Interview by Rachel Cohen 

She was homeless at 15, but by the age of 19, Liz Murray was attending an Ivy League school. And by 22, she was helping to create a TV movie based on her life. Yet in spite of her awe-inspiring accomplishments ? and the fact that celebrities such as Thora Birch and Kelly Lynch are singing her praises ? Murray couldn't be more humble or friendly, making her that much more amazing.
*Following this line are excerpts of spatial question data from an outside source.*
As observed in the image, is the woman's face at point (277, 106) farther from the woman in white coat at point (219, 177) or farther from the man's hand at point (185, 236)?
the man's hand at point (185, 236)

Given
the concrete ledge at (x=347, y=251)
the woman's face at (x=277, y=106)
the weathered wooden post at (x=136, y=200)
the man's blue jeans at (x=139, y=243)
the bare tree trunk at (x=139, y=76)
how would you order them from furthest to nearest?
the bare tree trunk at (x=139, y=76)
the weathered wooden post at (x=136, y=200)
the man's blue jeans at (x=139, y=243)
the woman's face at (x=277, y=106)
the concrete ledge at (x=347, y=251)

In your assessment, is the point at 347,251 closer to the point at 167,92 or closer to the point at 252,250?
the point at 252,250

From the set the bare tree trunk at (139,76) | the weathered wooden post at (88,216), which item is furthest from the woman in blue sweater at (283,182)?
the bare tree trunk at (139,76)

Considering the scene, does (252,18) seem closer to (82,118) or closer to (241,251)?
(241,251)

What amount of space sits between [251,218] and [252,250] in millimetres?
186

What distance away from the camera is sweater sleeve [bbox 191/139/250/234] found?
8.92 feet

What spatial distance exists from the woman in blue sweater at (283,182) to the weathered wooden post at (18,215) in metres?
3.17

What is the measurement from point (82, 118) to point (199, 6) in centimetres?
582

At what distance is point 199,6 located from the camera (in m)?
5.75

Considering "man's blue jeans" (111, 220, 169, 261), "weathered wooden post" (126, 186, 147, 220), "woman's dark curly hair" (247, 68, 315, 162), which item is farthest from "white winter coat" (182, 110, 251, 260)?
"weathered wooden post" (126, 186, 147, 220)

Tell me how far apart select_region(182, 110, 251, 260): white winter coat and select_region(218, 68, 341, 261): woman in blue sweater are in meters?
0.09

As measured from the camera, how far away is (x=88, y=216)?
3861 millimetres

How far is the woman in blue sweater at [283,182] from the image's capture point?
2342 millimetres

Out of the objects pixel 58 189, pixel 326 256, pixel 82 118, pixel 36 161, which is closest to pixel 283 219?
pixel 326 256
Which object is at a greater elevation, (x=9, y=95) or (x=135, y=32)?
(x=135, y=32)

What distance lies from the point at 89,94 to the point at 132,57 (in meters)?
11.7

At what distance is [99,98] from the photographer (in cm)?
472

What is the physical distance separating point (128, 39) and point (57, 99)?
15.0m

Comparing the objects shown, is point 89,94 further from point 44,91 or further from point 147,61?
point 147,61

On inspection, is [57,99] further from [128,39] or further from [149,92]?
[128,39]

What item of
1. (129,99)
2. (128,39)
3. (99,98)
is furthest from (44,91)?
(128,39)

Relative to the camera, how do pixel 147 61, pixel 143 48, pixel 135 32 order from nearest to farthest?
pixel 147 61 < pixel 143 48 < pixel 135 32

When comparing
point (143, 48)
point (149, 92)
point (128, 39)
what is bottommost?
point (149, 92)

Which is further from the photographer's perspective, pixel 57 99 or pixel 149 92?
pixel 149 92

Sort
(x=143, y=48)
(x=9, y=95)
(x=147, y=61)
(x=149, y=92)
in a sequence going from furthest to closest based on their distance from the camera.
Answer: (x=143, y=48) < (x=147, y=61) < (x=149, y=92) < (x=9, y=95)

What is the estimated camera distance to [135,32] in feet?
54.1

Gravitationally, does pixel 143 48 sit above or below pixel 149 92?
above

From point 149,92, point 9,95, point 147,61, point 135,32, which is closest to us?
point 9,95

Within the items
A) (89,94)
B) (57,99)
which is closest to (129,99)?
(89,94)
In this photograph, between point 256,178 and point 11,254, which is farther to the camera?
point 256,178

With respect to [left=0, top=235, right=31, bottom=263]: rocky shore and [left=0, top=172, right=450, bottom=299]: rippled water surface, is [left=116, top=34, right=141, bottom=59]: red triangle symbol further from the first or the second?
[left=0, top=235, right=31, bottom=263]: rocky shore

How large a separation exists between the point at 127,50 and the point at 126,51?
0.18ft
So imagine our excitement at snagging a lunch date with Murray and sitting down for two hours of great conversation. Read what she had to say about watching "Homeless to Harvard: The Liz Murray Story," writing an autobiography and her dreams for the future. 


*Lifetime:* Have you seen "Homeless to Harvard: The Liz Murray Story" yet?

*Liz Murray:* Yes. Thora and Kelly's acting is so believable. I actually cried during one of the scenes where Thora is giving Kelly [who plays Murray's mom] a bath. Most of the dialogue is pulled from real life, so watching it really struck a chord with me. I also liked how the film didn't make me into some hero. It just shows the matter-of-fact circumstances I was dealing with, and that my life ? like everyone else's ? is under my own control. 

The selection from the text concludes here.